## To be done
Could you echo the items word for word, from the start up to and including the line with "10.9 metres", leaving the pictures out?

## Listed records
>> start

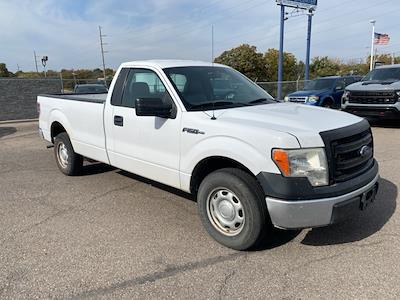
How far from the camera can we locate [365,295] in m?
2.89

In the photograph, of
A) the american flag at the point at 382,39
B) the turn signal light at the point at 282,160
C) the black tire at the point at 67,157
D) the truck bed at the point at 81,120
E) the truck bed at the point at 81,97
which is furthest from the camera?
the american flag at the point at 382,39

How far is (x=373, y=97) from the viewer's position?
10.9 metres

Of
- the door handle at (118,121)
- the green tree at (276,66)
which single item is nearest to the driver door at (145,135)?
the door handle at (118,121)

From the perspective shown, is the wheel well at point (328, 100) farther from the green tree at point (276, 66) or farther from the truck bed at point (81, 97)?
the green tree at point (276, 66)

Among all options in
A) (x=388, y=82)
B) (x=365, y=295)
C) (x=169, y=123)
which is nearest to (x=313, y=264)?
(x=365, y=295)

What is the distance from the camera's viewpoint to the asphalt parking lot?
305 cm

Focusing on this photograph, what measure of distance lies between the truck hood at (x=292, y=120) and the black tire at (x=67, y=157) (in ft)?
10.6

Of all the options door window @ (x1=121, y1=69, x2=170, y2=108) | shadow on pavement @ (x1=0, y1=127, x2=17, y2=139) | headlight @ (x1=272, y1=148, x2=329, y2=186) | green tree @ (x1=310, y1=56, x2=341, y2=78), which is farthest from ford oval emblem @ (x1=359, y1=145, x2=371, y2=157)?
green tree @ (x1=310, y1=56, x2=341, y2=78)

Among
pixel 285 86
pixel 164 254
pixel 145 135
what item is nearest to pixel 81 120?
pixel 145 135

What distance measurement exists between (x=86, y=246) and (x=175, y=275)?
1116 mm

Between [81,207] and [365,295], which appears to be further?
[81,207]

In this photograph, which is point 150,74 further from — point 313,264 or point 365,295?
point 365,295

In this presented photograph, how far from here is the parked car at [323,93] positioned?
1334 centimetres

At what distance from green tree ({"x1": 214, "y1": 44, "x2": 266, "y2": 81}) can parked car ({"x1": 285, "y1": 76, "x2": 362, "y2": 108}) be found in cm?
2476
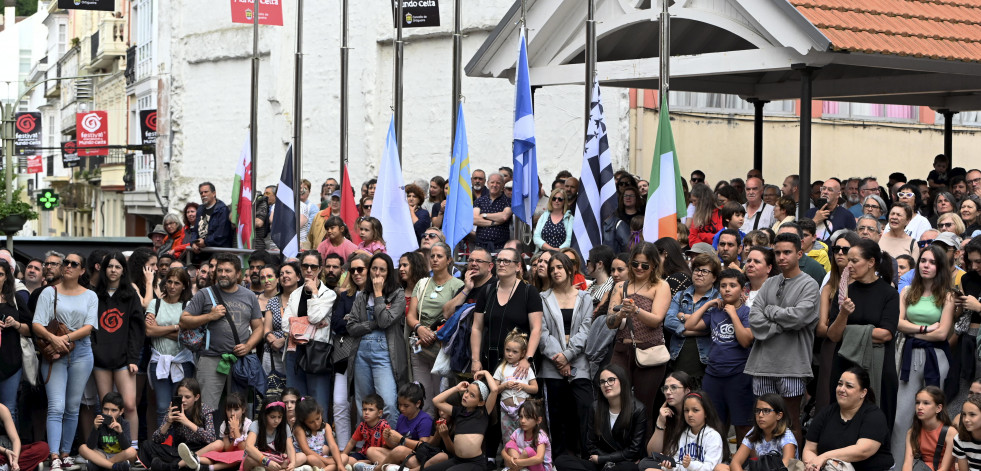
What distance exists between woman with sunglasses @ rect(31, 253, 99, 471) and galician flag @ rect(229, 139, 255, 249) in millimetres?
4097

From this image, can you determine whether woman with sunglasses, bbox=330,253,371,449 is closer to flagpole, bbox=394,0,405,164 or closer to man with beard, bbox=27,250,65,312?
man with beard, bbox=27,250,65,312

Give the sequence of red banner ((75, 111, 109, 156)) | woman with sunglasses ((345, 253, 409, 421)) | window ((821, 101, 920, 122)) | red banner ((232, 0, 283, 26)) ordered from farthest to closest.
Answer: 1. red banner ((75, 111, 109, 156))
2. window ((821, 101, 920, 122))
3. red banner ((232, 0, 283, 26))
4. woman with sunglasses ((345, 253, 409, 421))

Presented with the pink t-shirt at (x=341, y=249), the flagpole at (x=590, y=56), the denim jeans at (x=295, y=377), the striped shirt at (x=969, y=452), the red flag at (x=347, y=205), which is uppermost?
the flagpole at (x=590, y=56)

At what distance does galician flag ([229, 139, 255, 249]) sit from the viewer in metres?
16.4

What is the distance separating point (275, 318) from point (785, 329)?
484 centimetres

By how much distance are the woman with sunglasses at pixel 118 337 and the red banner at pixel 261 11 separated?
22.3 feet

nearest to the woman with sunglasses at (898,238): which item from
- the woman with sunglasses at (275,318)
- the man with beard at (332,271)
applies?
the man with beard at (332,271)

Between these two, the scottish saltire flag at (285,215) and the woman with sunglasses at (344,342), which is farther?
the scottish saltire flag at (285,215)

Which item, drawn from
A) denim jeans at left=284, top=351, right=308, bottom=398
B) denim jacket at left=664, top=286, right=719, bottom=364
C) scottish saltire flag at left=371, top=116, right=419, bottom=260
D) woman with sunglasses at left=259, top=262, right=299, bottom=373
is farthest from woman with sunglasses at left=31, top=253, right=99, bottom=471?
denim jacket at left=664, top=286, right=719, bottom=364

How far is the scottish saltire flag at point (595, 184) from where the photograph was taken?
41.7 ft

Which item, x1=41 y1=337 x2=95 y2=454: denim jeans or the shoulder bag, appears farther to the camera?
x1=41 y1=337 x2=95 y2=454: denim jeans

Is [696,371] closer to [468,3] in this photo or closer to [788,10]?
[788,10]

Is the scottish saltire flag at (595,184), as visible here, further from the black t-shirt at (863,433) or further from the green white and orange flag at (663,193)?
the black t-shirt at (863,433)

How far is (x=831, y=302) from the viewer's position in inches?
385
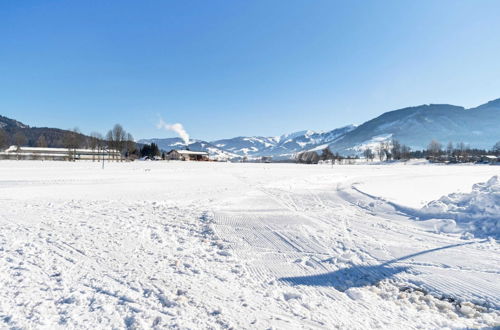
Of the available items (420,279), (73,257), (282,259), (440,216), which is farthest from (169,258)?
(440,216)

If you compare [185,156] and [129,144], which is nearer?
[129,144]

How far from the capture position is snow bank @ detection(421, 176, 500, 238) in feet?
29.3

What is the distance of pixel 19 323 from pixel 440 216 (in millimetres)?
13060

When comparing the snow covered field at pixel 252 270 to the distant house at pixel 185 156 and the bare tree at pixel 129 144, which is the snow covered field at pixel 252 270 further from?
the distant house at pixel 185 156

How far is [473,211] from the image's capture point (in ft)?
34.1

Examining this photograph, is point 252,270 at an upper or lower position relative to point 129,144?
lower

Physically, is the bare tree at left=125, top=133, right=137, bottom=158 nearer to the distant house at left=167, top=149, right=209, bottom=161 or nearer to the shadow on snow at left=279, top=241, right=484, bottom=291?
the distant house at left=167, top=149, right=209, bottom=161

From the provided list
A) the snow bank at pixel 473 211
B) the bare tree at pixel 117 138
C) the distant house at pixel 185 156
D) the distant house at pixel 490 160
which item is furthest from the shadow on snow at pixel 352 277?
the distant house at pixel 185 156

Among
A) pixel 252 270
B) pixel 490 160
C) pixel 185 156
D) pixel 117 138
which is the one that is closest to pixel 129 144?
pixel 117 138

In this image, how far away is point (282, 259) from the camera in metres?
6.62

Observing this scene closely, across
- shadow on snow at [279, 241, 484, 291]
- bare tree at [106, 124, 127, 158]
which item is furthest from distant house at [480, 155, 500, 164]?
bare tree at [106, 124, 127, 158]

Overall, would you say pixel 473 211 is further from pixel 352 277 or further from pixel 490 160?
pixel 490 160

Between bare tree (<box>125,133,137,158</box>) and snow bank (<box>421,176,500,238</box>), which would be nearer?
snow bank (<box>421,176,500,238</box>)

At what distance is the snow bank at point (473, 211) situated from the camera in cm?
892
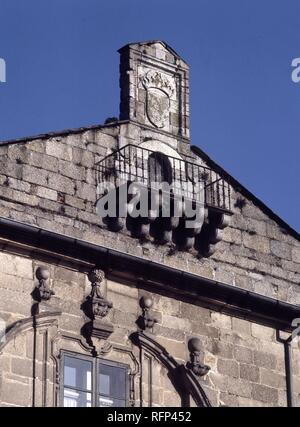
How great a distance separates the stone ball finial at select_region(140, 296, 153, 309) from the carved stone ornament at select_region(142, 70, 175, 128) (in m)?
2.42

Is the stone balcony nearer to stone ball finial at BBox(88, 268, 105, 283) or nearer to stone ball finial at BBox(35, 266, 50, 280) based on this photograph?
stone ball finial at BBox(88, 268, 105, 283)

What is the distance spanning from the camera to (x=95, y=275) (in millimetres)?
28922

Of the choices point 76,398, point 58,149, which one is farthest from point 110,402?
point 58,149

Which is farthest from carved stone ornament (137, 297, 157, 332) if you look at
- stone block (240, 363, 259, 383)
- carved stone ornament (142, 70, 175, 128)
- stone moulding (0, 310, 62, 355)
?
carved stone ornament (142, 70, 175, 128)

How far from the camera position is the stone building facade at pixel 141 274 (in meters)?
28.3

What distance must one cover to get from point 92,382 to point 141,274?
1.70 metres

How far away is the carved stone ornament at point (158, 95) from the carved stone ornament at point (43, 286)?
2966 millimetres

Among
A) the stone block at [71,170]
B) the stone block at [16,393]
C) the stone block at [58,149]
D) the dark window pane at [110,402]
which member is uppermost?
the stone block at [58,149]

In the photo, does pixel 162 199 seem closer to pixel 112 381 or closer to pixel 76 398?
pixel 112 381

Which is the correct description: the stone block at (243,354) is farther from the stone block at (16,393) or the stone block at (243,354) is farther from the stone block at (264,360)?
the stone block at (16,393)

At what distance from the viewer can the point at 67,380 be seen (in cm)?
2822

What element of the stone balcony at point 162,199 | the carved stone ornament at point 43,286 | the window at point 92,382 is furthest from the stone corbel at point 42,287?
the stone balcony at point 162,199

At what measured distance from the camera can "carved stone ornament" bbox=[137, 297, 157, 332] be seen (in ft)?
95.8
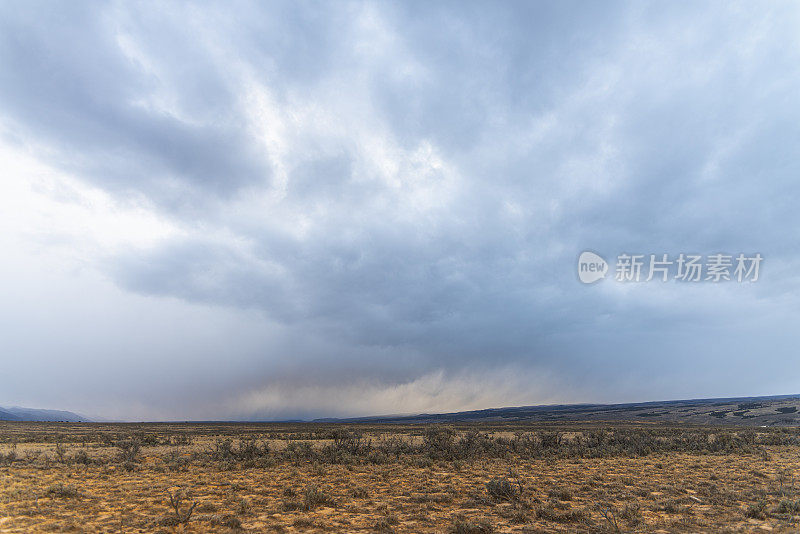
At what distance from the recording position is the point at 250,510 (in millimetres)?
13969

>> end

## Output of the task
How far from the camera can we locate [365,295] in m?
2.89

In the photograph, of
A) the american flag at the point at 382,39
B) the turn signal light at the point at 282,160
C) the black tire at the point at 67,157
D) the truck bed at the point at 81,120
E) the truck bed at the point at 81,97
which is furthest from the camera?
the american flag at the point at 382,39

How far is (x=373, y=97) from the viewer's position?
10.9 metres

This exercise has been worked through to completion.